Exercise directions | Could you reproduce all of the data below word for word, with nothing changed?

..............................

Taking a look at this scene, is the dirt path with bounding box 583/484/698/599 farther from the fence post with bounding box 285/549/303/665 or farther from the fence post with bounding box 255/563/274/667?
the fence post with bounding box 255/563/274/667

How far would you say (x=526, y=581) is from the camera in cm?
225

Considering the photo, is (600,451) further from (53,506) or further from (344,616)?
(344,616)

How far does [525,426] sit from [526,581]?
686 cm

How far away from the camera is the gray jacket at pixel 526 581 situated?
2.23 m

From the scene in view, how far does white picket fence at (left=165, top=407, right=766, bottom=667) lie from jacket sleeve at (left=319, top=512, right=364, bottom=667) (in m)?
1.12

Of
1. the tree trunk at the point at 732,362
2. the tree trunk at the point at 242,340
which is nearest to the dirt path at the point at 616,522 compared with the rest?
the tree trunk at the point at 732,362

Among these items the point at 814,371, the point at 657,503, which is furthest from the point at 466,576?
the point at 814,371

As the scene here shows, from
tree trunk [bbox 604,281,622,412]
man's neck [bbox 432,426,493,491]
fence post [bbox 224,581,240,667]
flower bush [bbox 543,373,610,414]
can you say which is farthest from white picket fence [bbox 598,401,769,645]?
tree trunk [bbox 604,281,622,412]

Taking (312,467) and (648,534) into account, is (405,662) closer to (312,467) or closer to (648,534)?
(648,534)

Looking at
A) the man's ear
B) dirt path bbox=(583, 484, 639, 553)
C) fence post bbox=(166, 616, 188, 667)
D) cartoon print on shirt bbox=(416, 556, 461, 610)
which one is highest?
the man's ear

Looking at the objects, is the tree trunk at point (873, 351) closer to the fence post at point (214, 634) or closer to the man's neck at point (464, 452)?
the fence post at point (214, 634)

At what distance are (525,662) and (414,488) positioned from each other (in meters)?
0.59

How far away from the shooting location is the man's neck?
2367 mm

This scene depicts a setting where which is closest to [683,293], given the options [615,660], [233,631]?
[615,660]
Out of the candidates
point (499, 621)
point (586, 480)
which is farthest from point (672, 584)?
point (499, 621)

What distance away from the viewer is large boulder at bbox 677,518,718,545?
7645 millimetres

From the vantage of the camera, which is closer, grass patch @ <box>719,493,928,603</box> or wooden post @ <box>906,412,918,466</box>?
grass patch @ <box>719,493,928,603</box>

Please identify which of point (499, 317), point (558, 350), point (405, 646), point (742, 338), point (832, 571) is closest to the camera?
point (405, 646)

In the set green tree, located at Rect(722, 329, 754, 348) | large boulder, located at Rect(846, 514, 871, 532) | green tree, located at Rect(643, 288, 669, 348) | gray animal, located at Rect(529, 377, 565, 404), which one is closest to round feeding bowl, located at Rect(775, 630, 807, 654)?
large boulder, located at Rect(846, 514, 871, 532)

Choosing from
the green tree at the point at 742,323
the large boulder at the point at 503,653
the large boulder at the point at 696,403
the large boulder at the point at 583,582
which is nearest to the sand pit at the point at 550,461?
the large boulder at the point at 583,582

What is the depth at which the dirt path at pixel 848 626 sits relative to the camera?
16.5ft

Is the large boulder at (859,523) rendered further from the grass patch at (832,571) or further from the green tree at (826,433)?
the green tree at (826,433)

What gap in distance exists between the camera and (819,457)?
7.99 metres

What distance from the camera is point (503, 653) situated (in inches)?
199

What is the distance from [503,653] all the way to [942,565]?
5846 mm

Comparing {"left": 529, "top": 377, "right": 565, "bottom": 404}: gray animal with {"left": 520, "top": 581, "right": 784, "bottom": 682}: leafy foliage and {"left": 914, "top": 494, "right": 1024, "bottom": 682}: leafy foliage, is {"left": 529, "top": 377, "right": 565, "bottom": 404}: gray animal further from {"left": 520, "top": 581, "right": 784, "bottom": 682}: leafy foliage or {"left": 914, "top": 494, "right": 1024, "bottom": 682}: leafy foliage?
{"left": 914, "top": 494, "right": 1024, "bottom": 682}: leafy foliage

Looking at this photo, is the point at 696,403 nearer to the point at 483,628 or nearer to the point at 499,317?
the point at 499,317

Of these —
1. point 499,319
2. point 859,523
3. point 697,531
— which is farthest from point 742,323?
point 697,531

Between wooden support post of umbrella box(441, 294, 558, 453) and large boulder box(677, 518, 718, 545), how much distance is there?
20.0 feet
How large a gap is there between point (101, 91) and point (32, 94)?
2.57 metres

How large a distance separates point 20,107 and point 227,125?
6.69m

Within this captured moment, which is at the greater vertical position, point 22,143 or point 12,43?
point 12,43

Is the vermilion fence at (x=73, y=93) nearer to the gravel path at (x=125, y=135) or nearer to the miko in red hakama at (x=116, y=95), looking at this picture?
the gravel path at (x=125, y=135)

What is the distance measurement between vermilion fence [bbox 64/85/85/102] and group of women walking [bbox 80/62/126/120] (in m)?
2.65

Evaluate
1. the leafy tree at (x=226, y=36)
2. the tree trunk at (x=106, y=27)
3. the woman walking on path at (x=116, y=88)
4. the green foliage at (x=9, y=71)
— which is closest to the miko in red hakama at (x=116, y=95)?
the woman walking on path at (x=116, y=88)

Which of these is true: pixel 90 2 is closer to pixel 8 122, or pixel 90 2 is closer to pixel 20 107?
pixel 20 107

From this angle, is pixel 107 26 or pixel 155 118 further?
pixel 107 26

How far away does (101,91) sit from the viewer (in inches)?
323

..............................

The solution |
Taking a look at this scene, is the dirt path with bounding box 583/484/698/599 farther from the fence post with bounding box 285/549/303/665 or farther from the fence post with bounding box 255/563/274/667?
the fence post with bounding box 255/563/274/667

How far would you say (x=526, y=581) is from the camera in cm?
225

Considering the photo, is (600,451) further from (53,506) or further from (344,616)?
(344,616)

How far does [525,426] sit from [526,581]?
686 cm

How far away from the camera is the gray jacket at pixel 526 581 situated?
2.23 m

From the scene in view, how far does white picket fence at (left=165, top=407, right=766, bottom=667) lie from jacket sleeve at (left=319, top=512, right=364, bottom=667) (in m)?
1.12

Of
1. the tree trunk at the point at 732,362
2. the tree trunk at the point at 242,340
which is nearest to the dirt path at the point at 616,522 compared with the rest?
the tree trunk at the point at 732,362

Among these items the point at 814,371, the point at 657,503, which is furthest from the point at 466,576?
the point at 814,371

As the scene here shows, from
tree trunk [bbox 604,281,622,412]
man's neck [bbox 432,426,493,491]
fence post [bbox 224,581,240,667]
flower bush [bbox 543,373,610,414]
can you say which is farthest from white picket fence [bbox 598,401,769,645]?
tree trunk [bbox 604,281,622,412]

Taking (312,467) and (648,534) into account, is (405,662) closer to (312,467) or closer to (648,534)?
(648,534)

Looking at
A) the man's ear
B) dirt path bbox=(583, 484, 639, 553)
C) fence post bbox=(166, 616, 188, 667)
D) cartoon print on shirt bbox=(416, 556, 461, 610)
which one is highest?
the man's ear

Looking at the objects, is the tree trunk at point (873, 351) closer to the fence post at point (214, 634) or closer to the man's neck at point (464, 452)?
the fence post at point (214, 634)

At what distance are (525,662) and (414,488) positioned from each other (in meters)?
0.59

How far away from the shooting location is the man's neck?
2367 mm

This scene depicts a setting where which is closest to [683,293], given the options [615,660], [233,631]?
[615,660]
Out of the candidates
point (499, 621)
point (586, 480)
which is farthest from point (672, 584)?
point (499, 621)

What distance away from the viewer is large boulder at bbox 677,518,718,545?
7645 millimetres

From the vantage of the camera, which is closer, grass patch @ <box>719,493,928,603</box> or wooden post @ <box>906,412,918,466</box>?
grass patch @ <box>719,493,928,603</box>

Please identify which of point (499, 317), point (558, 350), point (405, 646), point (742, 338), point (832, 571) is closest to the camera?
point (405, 646)

In the set green tree, located at Rect(722, 329, 754, 348) | large boulder, located at Rect(846, 514, 871, 532) | green tree, located at Rect(643, 288, 669, 348) | gray animal, located at Rect(529, 377, 565, 404), which one is closest to round feeding bowl, located at Rect(775, 630, 807, 654)?
large boulder, located at Rect(846, 514, 871, 532)

Choosing from
the green tree at the point at 742,323
the large boulder at the point at 503,653
the large boulder at the point at 696,403
the large boulder at the point at 583,582
which is nearest to the sand pit at the point at 550,461?
the large boulder at the point at 583,582

What is the depth at which the dirt path at pixel 848 626 sits relative to the camera?
16.5ft

Is the large boulder at (859,523) rendered further from the grass patch at (832,571) or further from the green tree at (826,433)?
the green tree at (826,433)

What gap in distance exists between the camera and (819,457)?
7.99 metres

What distance from the camera is point (503, 653) situated (in inches)?
199

What is the distance from [503,653] all the way to [942,565]?
5846 mm

Comparing {"left": 529, "top": 377, "right": 565, "bottom": 404}: gray animal with {"left": 520, "top": 581, "right": 784, "bottom": 682}: leafy foliage and {"left": 914, "top": 494, "right": 1024, "bottom": 682}: leafy foliage, is {"left": 529, "top": 377, "right": 565, "bottom": 404}: gray animal further from {"left": 520, "top": 581, "right": 784, "bottom": 682}: leafy foliage or {"left": 914, "top": 494, "right": 1024, "bottom": 682}: leafy foliage?
{"left": 914, "top": 494, "right": 1024, "bottom": 682}: leafy foliage

Looking at this photo, is the point at 696,403 nearer to the point at 483,628 or nearer to the point at 499,317?
the point at 499,317

Of these —
1. point 499,319
2. point 859,523
3. point 697,531
— which is farthest from point 742,323?
point 697,531

Between wooden support post of umbrella box(441, 294, 558, 453) and large boulder box(677, 518, 718, 545), how much distance is there?
20.0 feet
How large a gap is there between point (101, 91) and point (32, 94)?
2.57 metres

How large a distance separates point 20,107 and point 227,125?
6.69m

Within this captured moment, which is at the greater vertical position, point 22,143 or point 12,43?
point 12,43

Is the vermilion fence at (x=73, y=93) nearer to the gravel path at (x=125, y=135) or nearer to the miko in red hakama at (x=116, y=95), looking at this picture?
the gravel path at (x=125, y=135)

What is the distance measurement between vermilion fence [bbox 64/85/85/102] and group of women walking [bbox 80/62/126/120] (in m)?
2.65

Evaluate
1. the leafy tree at (x=226, y=36)
2. the tree trunk at (x=106, y=27)
3. the woman walking on path at (x=116, y=88)
4. the green foliage at (x=9, y=71)
— which is closest to the miko in red hakama at (x=116, y=95)?
the woman walking on path at (x=116, y=88)

Which of these is true: pixel 90 2 is closer to pixel 8 122, or pixel 90 2 is closer to pixel 20 107?
pixel 20 107

From this angle, is pixel 107 26 or pixel 155 118 further?
pixel 107 26

How far away does (101,91) sit from the viewer (in inches)?
323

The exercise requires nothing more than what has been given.